Bohnsack: For our clients, ROI has been measurable from the beginning, and it strengthens as the platform scales. Our early focus on DRG downgrades tied to sepsis delivered immediate improvement in overturn rates and validated that this type of clinical denial was the right place to start. That work set the foundation for broader application, and today, clients are seeing results across a much wider range of denial types.
In January, Doc IQ processed about 2,000 of the 20,000 clinical appeals we handled. Last month, it handled more than 14,000, over two-thirds of our clinical volume. The platform now supports roughly 70% of clinical denial types, with a path to more than 90% in the next quarter.
AI performance continues to improve, and the biggest impacts are appearing in efficiency and outcomes.

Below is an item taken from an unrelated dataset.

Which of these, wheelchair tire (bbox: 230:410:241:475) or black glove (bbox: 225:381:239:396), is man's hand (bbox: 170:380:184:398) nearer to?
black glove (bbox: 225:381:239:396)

We’ve seen about a 15% decrease in the number of appeals required per case. We’ve also seen a 10-20% increase in success rates. And we’ve reduced the time from placement to payment by approximately 40 days—a change that shows up directly in AR days and cash flow for our provider clients.
These results aren’t theoretical. Clients are seeing fewer appeals required, more denials overturned, and revenue recovered sooner. That kind of measurable impact is very real to a VP of revenue cycle trying to stay ahead of rising denial volumes with limited resources.